◆ QUOTED PASSAGE ◆
○ ○ ○ ○ ○ ○ ○

And the stateside fundraising arm for the WBC has grown from a self-described “ma-and-pa charity” operated out of the Parkses’ home in Elm Grove to become the Center for Working Families, a bona fide force in the non-profit world that each year mobilizes hundreds of volunteers, young and old, to travel to the WBC on mission trips.

The Parks family – which today includes Jim and Pat, members of St. Mary Parish, Elm Grove, as well as their 10 children and 33 grandchildren – are preparing for a weekend of celebration to mark the 50th anniversary of the WBC (which dates its origins to 1964).Kelly Jessup, granddaughter of Jim and Pat Parks, volunteers at the Center for Working Families in Quito, Ecuador, during the summer of 2011. In addition to fundraising for the Center, many members of the Parks family have volunteered at the center over the years. (Submitted photo courtesy Pat Parks)

○ ○ ○ ○ ○ ○ ○

◆ COLLECTED DATA ◆
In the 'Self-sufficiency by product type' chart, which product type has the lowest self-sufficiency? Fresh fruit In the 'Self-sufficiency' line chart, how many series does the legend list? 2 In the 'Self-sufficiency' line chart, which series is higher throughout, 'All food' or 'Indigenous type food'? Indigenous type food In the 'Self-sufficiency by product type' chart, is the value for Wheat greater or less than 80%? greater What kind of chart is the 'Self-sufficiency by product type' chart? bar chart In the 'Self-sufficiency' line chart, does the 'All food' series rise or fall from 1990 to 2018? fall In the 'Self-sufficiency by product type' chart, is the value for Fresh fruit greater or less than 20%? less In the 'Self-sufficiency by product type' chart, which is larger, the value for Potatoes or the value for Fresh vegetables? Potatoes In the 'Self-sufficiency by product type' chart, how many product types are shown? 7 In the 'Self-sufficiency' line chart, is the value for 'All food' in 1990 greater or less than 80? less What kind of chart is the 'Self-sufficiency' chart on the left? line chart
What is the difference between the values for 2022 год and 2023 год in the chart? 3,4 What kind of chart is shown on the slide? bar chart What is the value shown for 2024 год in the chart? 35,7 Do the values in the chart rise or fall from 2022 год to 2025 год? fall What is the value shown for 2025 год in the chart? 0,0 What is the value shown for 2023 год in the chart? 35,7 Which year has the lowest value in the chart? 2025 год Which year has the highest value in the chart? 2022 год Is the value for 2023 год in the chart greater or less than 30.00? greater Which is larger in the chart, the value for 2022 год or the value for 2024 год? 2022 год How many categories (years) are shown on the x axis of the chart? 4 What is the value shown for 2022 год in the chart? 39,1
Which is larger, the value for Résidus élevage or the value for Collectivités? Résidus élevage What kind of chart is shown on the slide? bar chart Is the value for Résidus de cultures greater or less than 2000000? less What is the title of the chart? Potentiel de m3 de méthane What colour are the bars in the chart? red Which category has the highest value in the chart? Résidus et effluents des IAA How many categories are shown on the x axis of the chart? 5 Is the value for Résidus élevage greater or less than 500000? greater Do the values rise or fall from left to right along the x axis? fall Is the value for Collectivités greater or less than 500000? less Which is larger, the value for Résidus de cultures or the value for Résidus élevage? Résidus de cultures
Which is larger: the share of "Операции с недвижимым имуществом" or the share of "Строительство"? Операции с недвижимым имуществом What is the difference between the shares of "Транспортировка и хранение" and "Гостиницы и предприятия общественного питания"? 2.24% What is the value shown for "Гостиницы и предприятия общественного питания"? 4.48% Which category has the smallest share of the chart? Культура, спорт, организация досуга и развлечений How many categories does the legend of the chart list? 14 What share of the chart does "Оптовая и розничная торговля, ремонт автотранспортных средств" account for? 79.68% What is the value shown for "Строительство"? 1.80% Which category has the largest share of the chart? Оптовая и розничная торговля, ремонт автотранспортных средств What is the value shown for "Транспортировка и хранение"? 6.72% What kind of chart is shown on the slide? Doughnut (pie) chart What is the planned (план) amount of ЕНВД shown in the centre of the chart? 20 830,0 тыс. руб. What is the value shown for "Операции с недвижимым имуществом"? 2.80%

○ ○ ○ ○ ○ ○ ○

According to the passage about the Parks family, how many grandchildren do Jim and Pat Parks have?

33